** Recorded data follows **

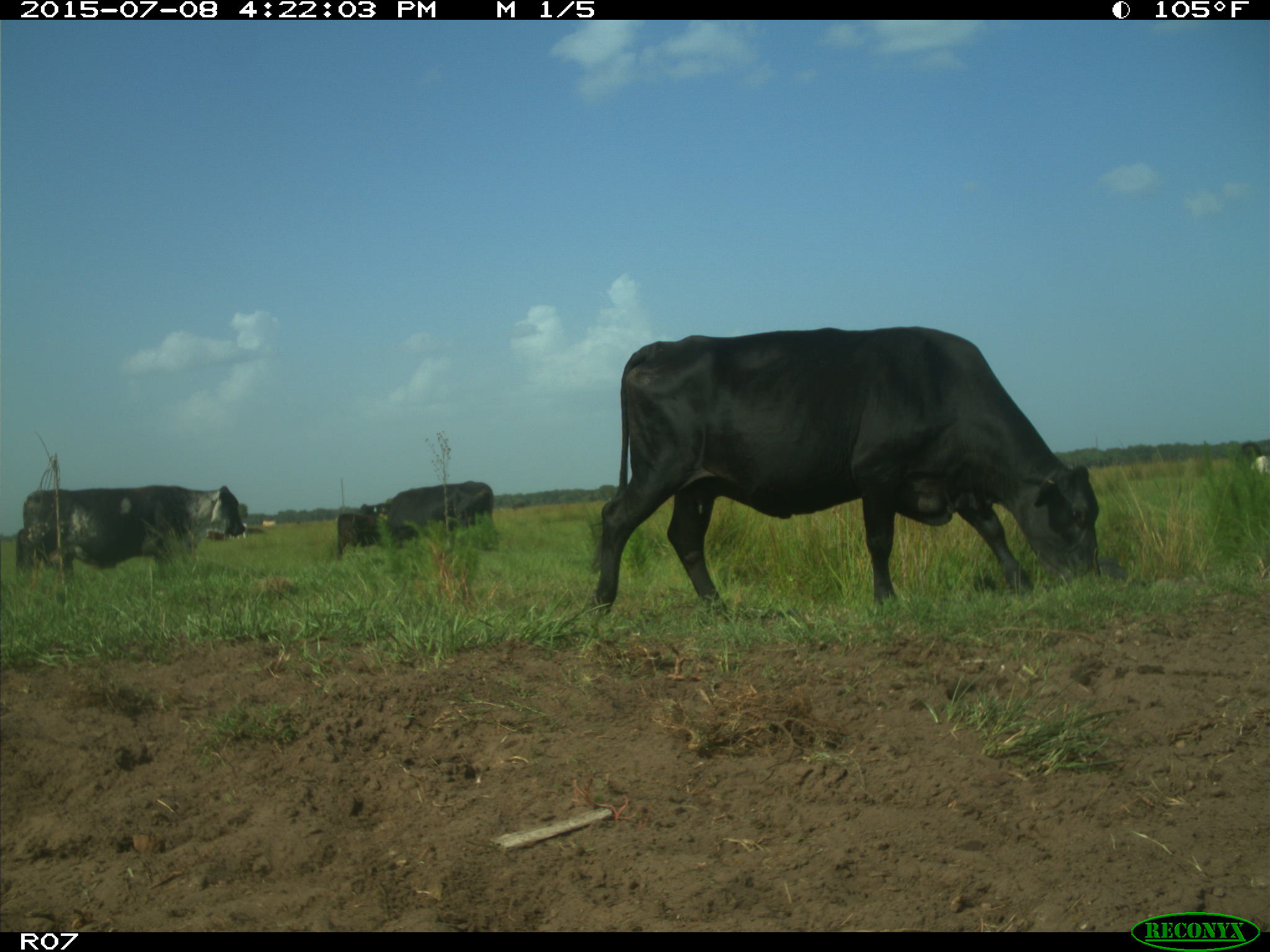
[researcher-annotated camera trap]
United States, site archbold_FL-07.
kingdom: Animalia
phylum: Chordata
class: Mammalia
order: Artiodactyla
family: Bovidae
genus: Bos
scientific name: Bos taurus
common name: domestic cow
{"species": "Bos taurus (domestic cow)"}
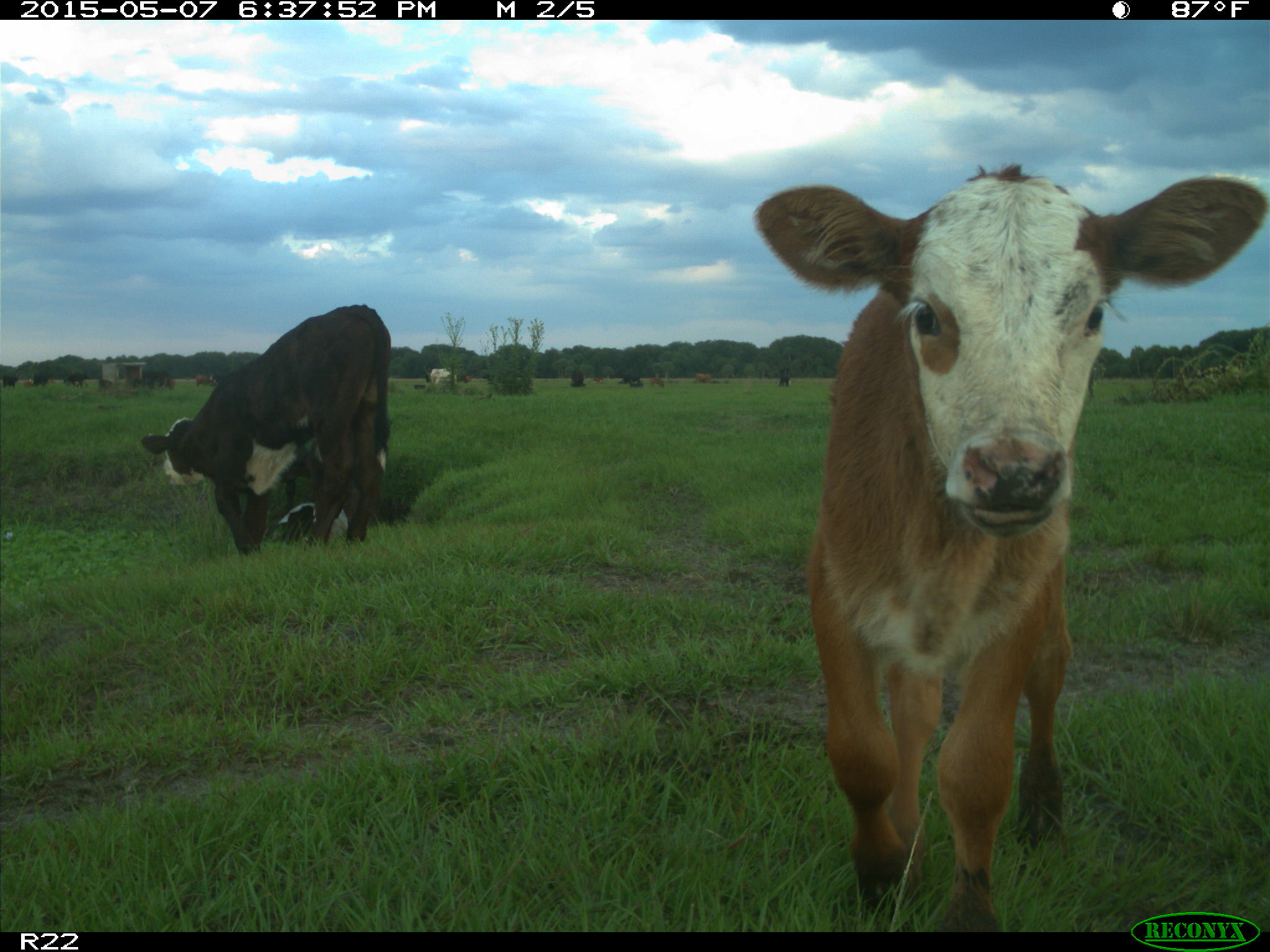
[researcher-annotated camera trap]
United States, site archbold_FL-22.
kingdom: Animalia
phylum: Chordata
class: Mammalia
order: Artiodactyla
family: Bovidae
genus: Bos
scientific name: Bos taurus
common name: domestic cow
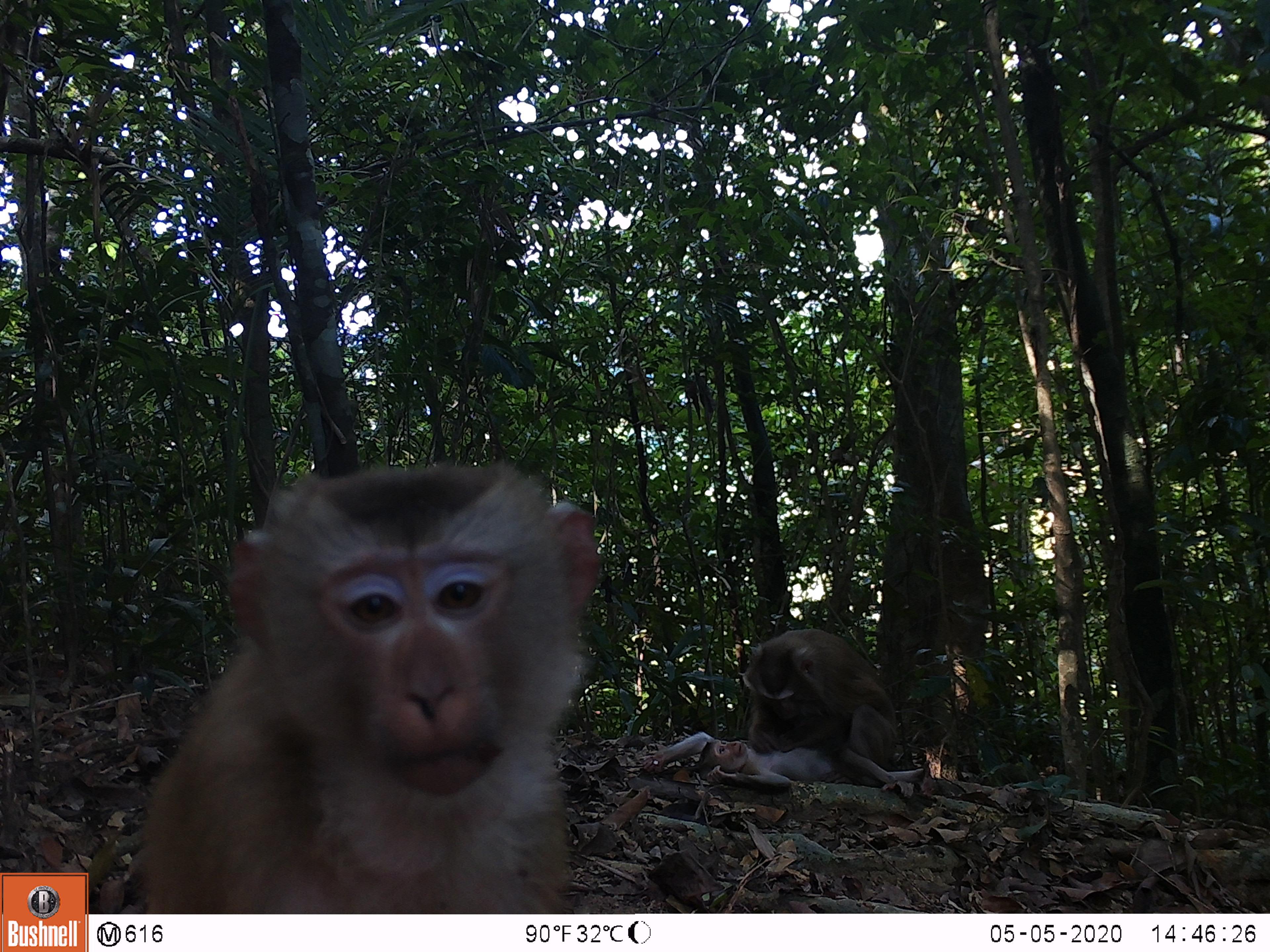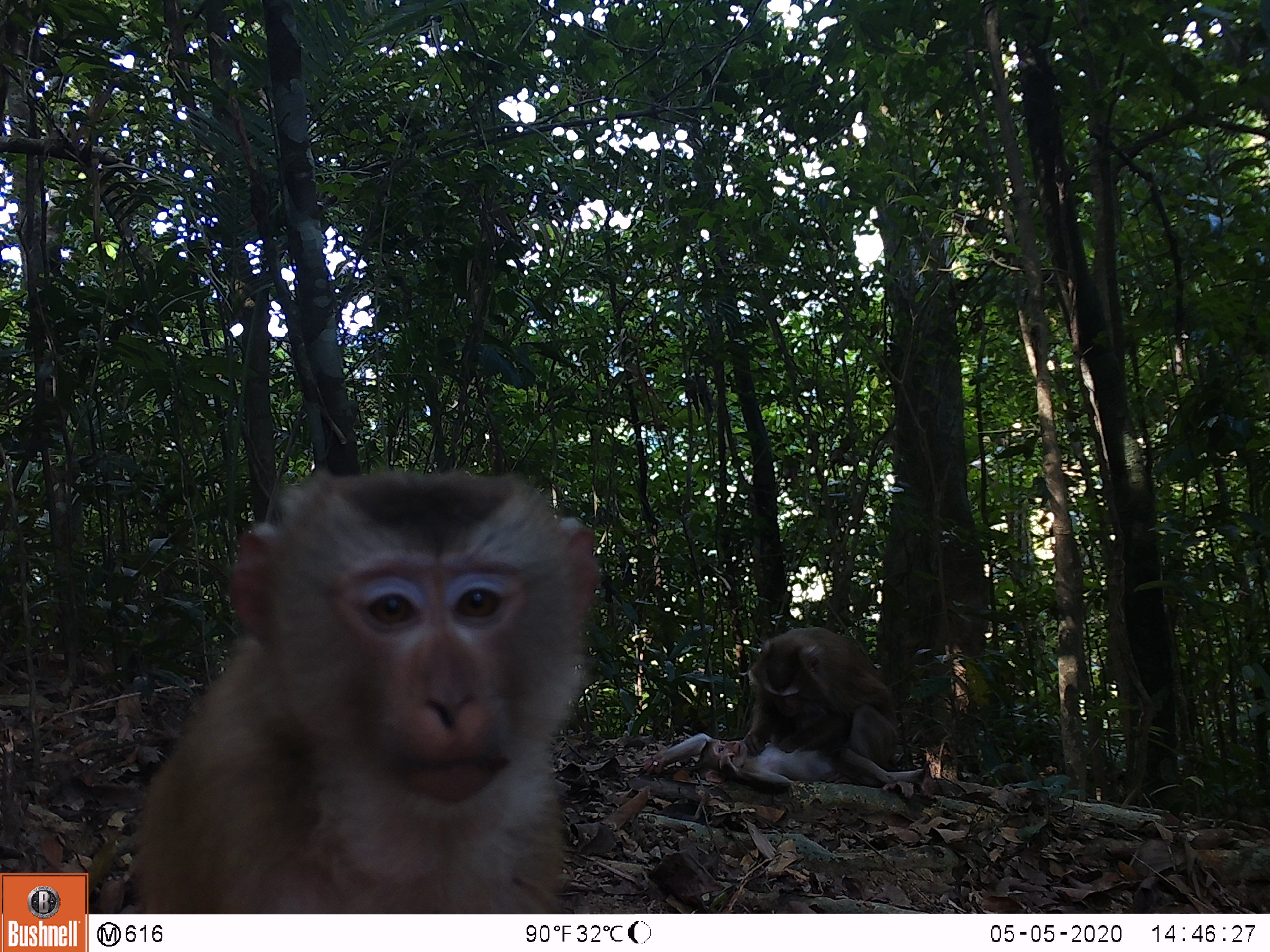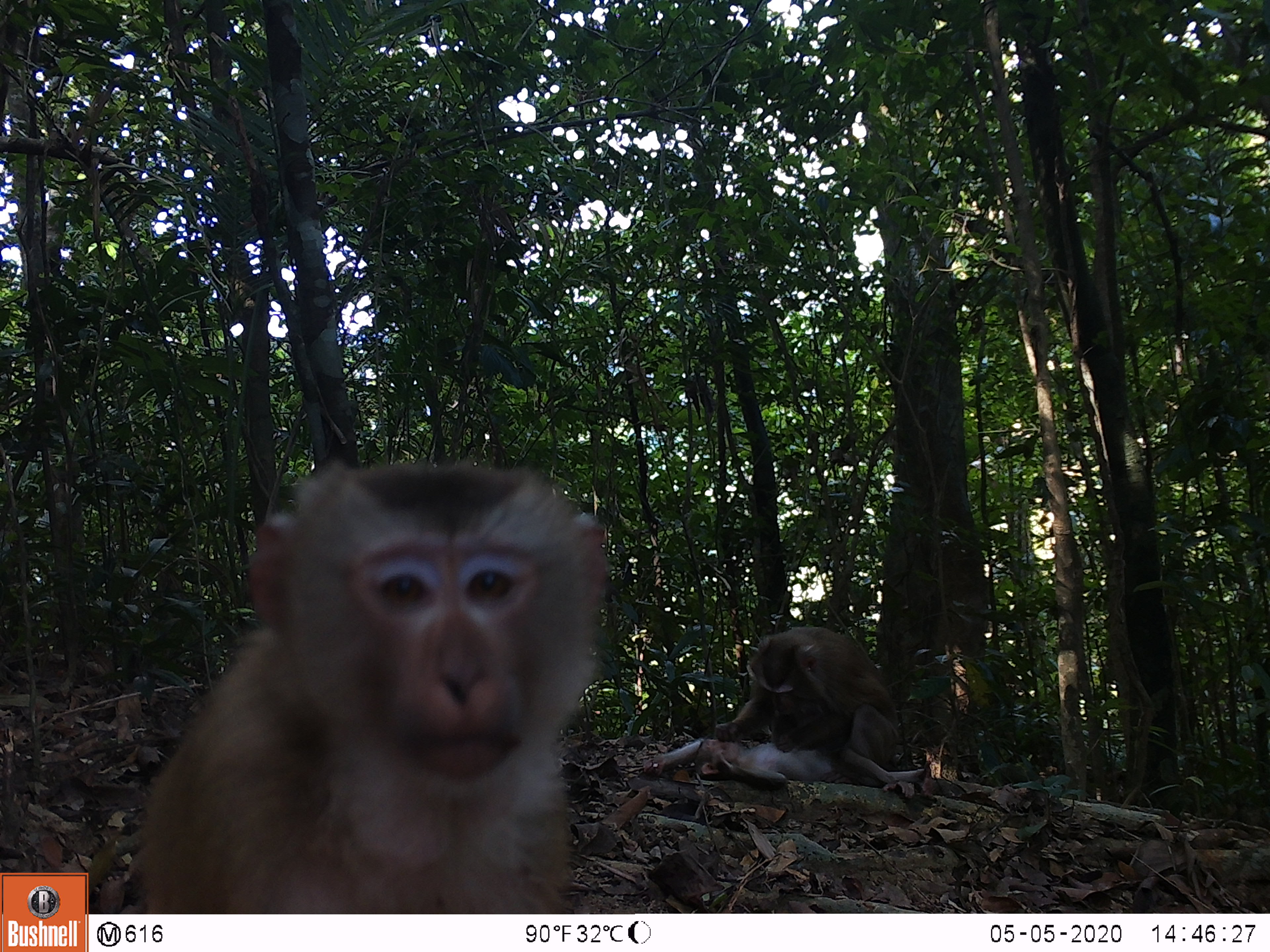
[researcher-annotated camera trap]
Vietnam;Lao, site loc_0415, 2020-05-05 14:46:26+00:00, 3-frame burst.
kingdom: Animalia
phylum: Chordata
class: Mammalia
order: Primates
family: Cercopithecidae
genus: Macaca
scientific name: Macaca nemestrina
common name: pig-tailed macaque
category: pig tailed macaque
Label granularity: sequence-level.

** End of Recorded data **

→ **Required work**: Your copy must match the records above exactly, apart from the pictures, which are excluded.

→ **Exercise answer**:
[researcher-annotated camera trap]
United States, site archbold_FL-07.
kingdom: Animalia
phylum: Chordata
class: Mammalia
order: Artiodactyla
family: Bovidae
genus: Bos
scientific name: Bos taurus
common name: domestic cow
{"species": "Bos taurus (domestic cow)"}
[researcher-annotated camera trap]
United States, site archbold_FL-22.
kingdom: Animalia
phylum: Chordata
class: Mammalia
order: Artiodactyla
family: Bovidae
genus: Bos
scientific name: Bos taurus
common name: domestic cow
[researcher-annotated camera trap]
Vietnam;Lao, site loc_0415, 2020-05-05 14:46:26+00:00, 3-frame burst.
kingdom: Animalia
phylum: Chordata
class: Mammalia
order: Primates
family: Cercopithecidae
genus: Macaca
scientific name: Macaca nemestrina
common name: pig-tailed macaque
category: pig tailed macaque
Label granularity: sequence-level.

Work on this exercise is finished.